Is there anything we can do during pregnancy and infancy in order to reduce the risk of our children having allergies? "The first advice is that you can’t do tests to predict if your child is allergic – we can’t predict who will have an allergic reaction or not," says Dr Loubser. "You can’t use testing as a crystal ball. The earlier you introduce solids, the safer it’s going to be. The guidelines will say that the higher at risk you are, the earlier you introduce, which would generally be around four months of age. If there is a reaction, you need to see an allergist to make a diagnosis. We know that we encourage breastfeeding, and we know that we now encourage early introduction of solids. We ask mothers to eat a broad-based diet, but to the best of our knowledge, there isn’t any ‘primary prevention’ for
food allergy yet."

A supportive local community

For parents who are navigating the daily challenges of living with food allergy, a community support group can be an invaluable source of comfort.
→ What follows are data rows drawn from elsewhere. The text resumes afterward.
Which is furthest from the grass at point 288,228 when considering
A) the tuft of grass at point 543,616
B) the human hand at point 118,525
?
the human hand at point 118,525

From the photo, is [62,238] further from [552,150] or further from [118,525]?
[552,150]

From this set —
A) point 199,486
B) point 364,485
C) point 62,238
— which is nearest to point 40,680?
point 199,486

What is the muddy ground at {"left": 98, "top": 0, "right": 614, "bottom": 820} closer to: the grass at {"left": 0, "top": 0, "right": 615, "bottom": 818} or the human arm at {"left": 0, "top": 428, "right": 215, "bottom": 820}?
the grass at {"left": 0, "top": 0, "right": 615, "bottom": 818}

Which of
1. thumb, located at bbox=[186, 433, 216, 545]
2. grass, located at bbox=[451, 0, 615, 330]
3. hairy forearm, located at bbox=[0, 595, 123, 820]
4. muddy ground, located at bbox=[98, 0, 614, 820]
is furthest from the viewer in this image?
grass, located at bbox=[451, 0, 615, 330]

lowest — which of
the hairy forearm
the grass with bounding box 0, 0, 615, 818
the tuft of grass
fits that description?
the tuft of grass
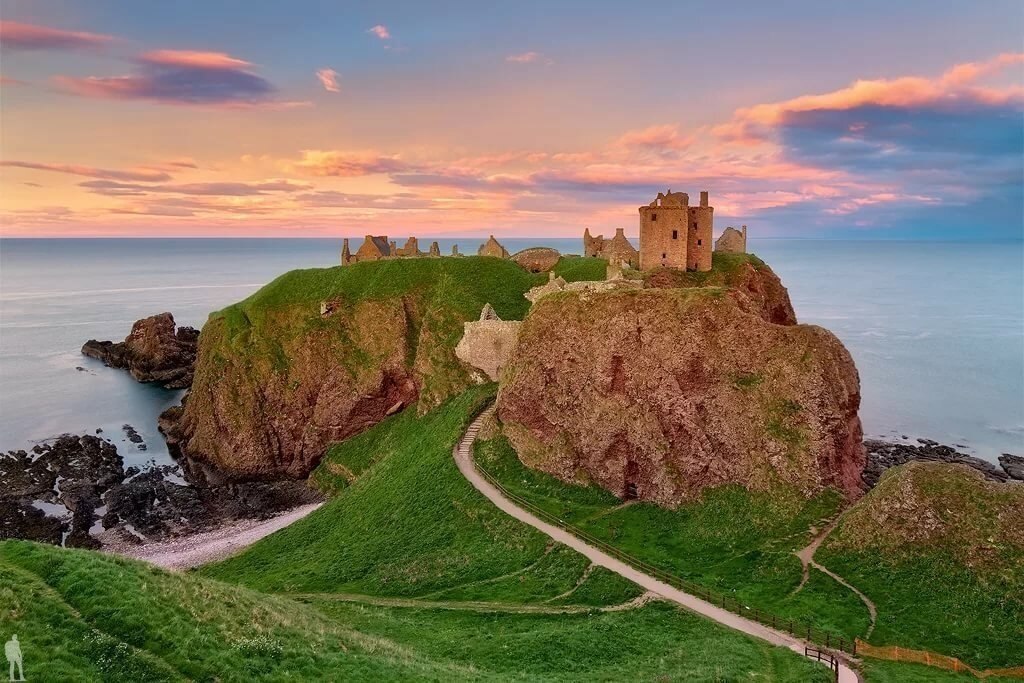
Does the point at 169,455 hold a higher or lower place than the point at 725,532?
lower

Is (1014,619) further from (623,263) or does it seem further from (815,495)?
(623,263)

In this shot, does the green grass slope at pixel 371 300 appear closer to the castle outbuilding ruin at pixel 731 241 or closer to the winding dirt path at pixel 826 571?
the castle outbuilding ruin at pixel 731 241

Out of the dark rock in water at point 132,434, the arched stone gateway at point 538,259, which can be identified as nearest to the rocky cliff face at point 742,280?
the arched stone gateway at point 538,259

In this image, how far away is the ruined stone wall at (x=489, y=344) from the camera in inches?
2689

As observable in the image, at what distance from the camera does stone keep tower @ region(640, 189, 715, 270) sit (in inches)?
2653

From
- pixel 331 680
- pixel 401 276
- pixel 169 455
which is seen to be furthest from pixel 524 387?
pixel 169 455

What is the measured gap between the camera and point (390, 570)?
147ft

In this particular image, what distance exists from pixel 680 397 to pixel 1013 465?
51.5 meters

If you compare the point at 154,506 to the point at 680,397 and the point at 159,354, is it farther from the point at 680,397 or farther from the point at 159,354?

Dubai resident Ghadeer Jaamour has been actively trying to spread awareness about food allergy in the local community by carrying out awareness campaigns at schools and talking about food allergy in the local media. She also co-founded a website with her husband that lists local restaurants accommodating allergic eaters. (Wecaneatout.org).

"Our support group consists of members whose lives are impacted in one way or another by food allergies," says Ghadeer, whose son was diagnosed with life-threatening food allergies as an infant. "We have an active Facebook page called Teal Community for families living with food allergies in Dubai. We are also currently in the process of putting together a cookbook that doesn’t include the top eight allergens." The group’s goal is to eventually get a food allergy support group officially registered. This will enable them to carry out further community initiatives that will help families to live with food allergy both safely and confidently.